Этот крошечный кусочек России защитит его от боли и страха и от того горького ощущения, что ты уже не посмотришь на мир, который все так же будет жить и как-нибудь обойдется без тебя.
Спорили они тогда долго не только о жизни и смерти, но и о том, что такое подвиг и в чем можно видеть его проявление.
Маков утверждал, что подвиг на войне совершает почти каждый солдат. Проходя через страдания и бессонницу и, в сущности говоря, ничего такого не делая, что имеет в виду корреспондент…
Сейчас тяжелые дождевые облака висели над высотой. Под горой все ярче разгорался костер, вызывая в душе Макова чувство тихой радости и печали. Там он принимал батальон, а потом полк, и по ночам во время затишья, одолевая сон, он думал о многом и часами просиживал у горящей печки, не слыша артиллерийских ночных дуэлей и винтовочных выстрелов снайперов.
В такое время изредка он садился за свой дневник и описывал только самые важные события, происходившие на том клочке земли.
Отсюда два раза Маков попадал в госпиталь.

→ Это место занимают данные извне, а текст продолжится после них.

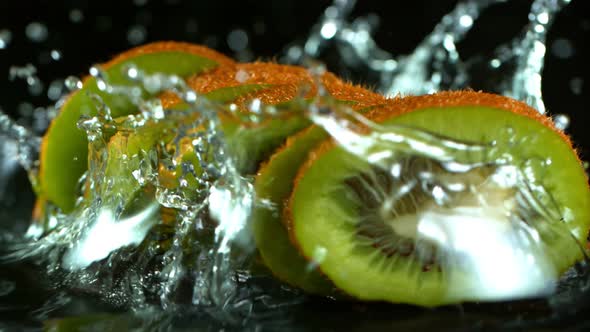 Super Slow Motion Shot of Falling And Splashing Kiwi Slice Isolated on Black Background at 1000Fps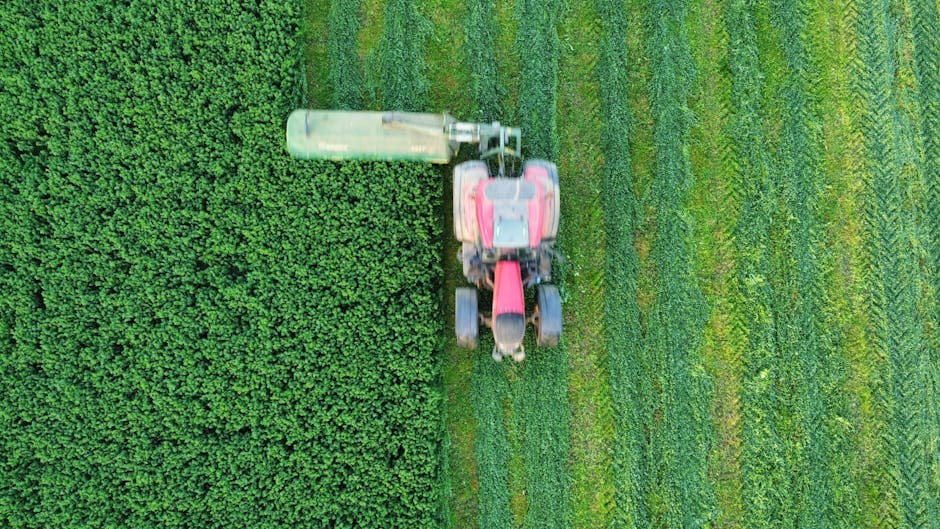 Tractor driving straight lines across a green field using GPS guidance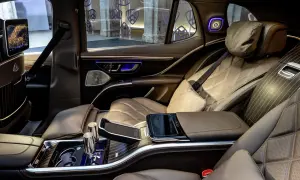 Luksusowe wnętrze Maybach SUV z brązową, pikowaną skórą, ekranami i ambientowym oświetleniem.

Его подбивали немецкие снайперы, и, когда он возвращался в свой полк, ему здорово влетало от командира дивизии. Теперь с каждой минутой эта высота отодвигалась от Макова все дальше, но впереди тоже были знакомые места, которые вряд ли можно забыть.

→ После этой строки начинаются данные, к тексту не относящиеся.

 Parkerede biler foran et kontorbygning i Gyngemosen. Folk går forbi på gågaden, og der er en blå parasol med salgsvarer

Состав медленно подходил к Колпину, к городу, где рождались дети под артиллерийские вспышки, где пели птицы в самые дьявольские обстрелы, где зеленели деревья и на восточной окраине стоял единственный уцелевший домик с пробитой клеенчатой дверью и забрызганным кровью крыльцом. На том крыльце часто сидели раненые, пережидая обстрел, и какая-то женщина поила их водой и помогала им добираться до медсанбата.
От Колпина поезд пошел быстрее. Маков все еще стоял у окна и не мог оторвать глаз от обугленных рощ, от зеленеющей густой травы и безлюдных огневых позиций, когда-то расположенных недалеко от насыпи. Только по сожженным верхушкам деревьев, по пустым консервным банкам, по ящикам из-под снарядов можно было догадаться, что здесь стояли тяжелые немецкие орудия.

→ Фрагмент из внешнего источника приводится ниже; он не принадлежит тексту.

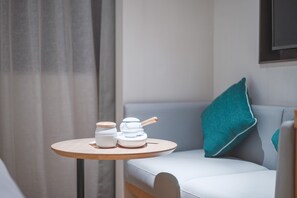 Une petite table ronde sur laquelle sont posés deux récipients en céramique blanche et une cuillère en bois, le tout placé sur un canapé de couleur claire agrémenté d’un coussin turquoise.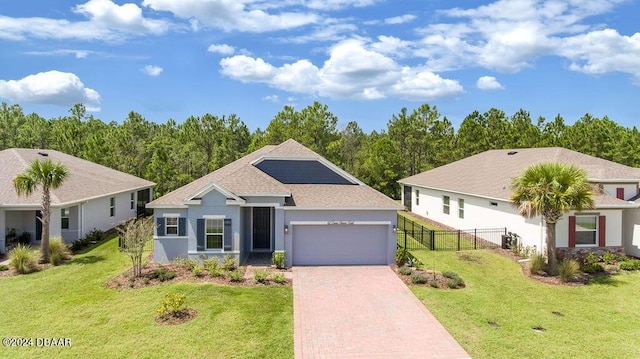 view of front of house featuring a front yard and a garage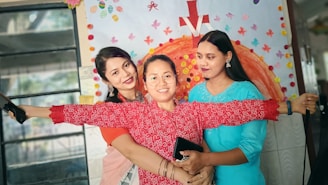 Three women are standing close together, smiling joyfully. The woman in the center is holding her arms wide open and wearing glasses and a red patterned shirt. Behind them is a colorful wall decorated with various cut-out shapes and a large orange semi-circle design with a red arrow pointing upwards.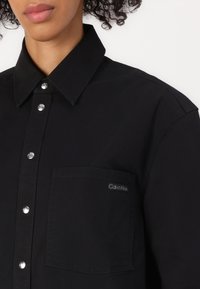 Camicia nera button-up in cotone con colletto a punta, bottoni argentati, taschino sul lato sinistro del petto e una piccola etichetta con logo sulla tasca.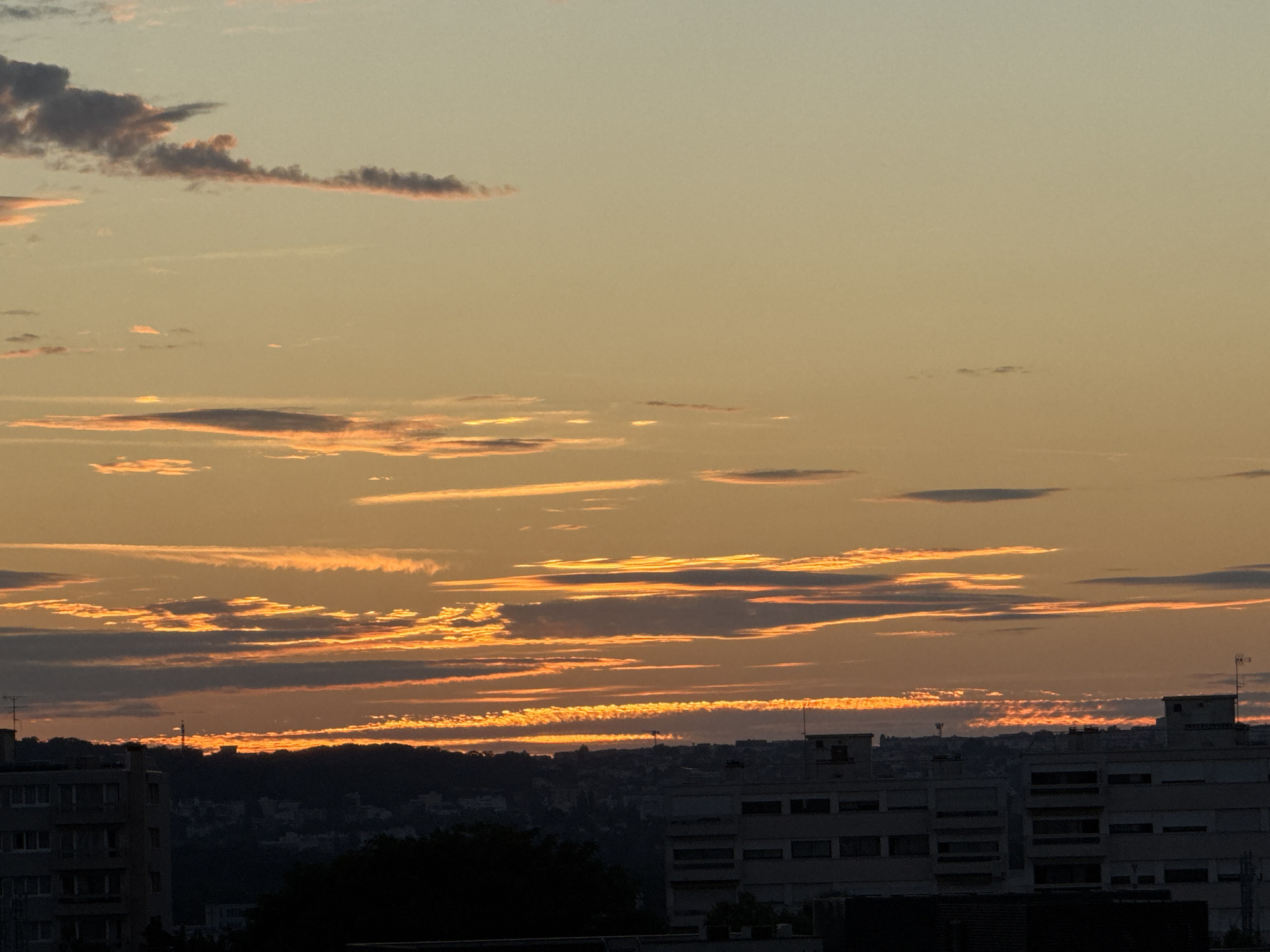 A cityscape is captured during sunset, with the sky ablaze with hues of orange and yellow. Long, thin clouds are scattered across the sky, illuminated by the setting sun, creating a dramatic visual effect. In the foreground, the silhouettes of buildings are visible against the vibrant sky. The buildings appear to be of varying heights and architectural styles, with some featuring multiple stories and windows. A dark silhouette of trees and a hill is present in the middle ground, obscuring the lower parts of the city. The overall scene evokes a sense of urban tranquility as day transitions into night.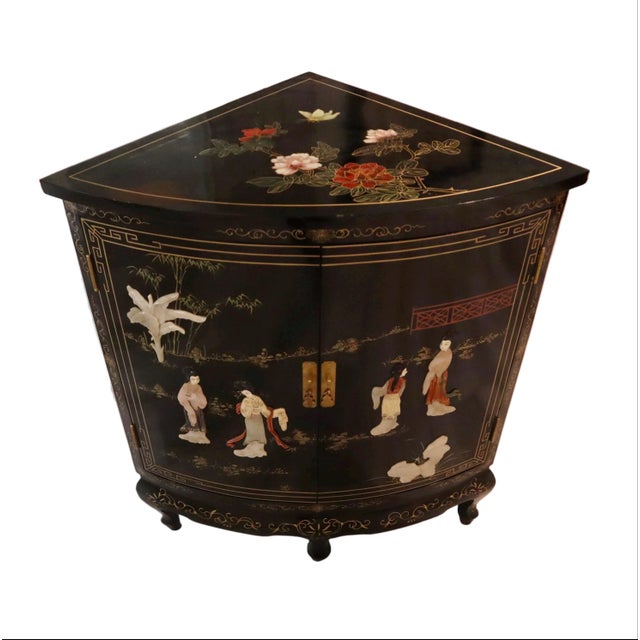 Elegant Chinese corner cabinet featuring painted scenes of courtly ladies with stunningly inlaid stone and painted gold...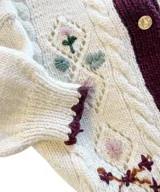 Cardigan de lana merino color marfil, con bordados florales artesanales, trenzas y rombos calados en el frente. Posee cierre frontal con botones vintage dorados y terminaciones en crochet celeste en cuello, puños, ruedo y tira de botones.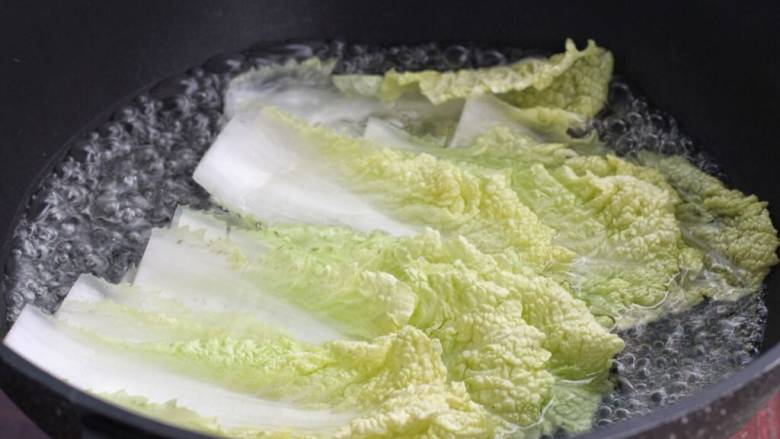 白菜卷肉,白菜叶前面根部位置切掉，放进沸水中烫软，捞出过凉水挤去多余水分。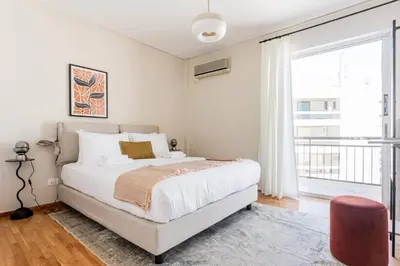 a white bedroom with a bed and a large window at Exclusive 2BR Apartment in Alimos by UPSTREET in Athens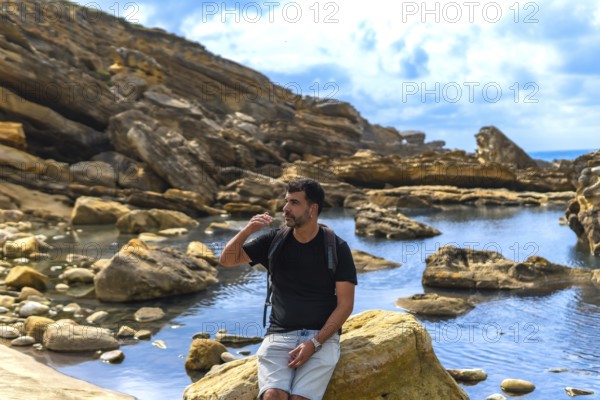 Man with a backpack sitting on a coastal rock, looking to the side and shielding his eyes from the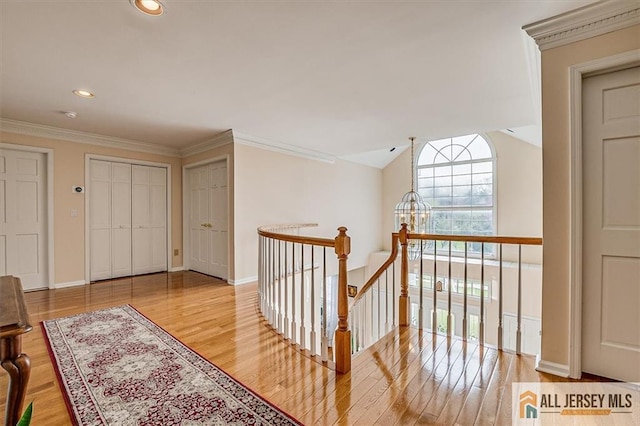 27 Revere Ct, West Windsor, NJ 08550 - corridor with an upstairs landing, wood finished floors, ornamental molding, baseboards, and recessed lighting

Пройдет еще год или два, подумал Маков, и люди не так уж остро будут чувствовать свои утраты. Так же будет и с ним. Только скорее бы вырваться из этих санитарных поездов, госпитальных палат и от всяких осточертевших процедур.
Почти до самой Москвы Маков пролежал на подвесной койке, перебирая в памяти самое важное, что было у него в жизни. Лишь о Вере он старался не думать. Но когда замелькали московские окраины, сердце Макова забилось сильнее, и он вышел в тамбур и открыл дверь вагона.
Свежий ветер хлынул на площадку. Лицо Макова горело и от волнения покрылось красными пятнами. С удивлением и испугом Маков заметил, что их принимает товарная станция. Они двигались, как по туннелю, вдоль длинных товарных составов и наконец остановились около угольного склада, откуда был виден кусочек Москвы, ее верхние этажи. Маков огляделся. Он спрыгнул на землю, но не увидел ни Веры, ни Ивана Гавриловича, ни больших вокзальных окон. Около четырех часов поезд простоял на этих путях Маков долго ходил вдоль состава, потом сел на верхнюю ступеньку вагона, и, когда поезд тронулся, он улыбнулся и вынул коробку папирос. Неторопливо закурил, думая о том, что вот теперь все с Верой кончено и что ему, видимо, придется начинать жизнь без нее. Ну что ж, в конце концов у него найдется достаточно сил. Резким движением он бросил недокуренную папироску на насыпь и вошел в загон.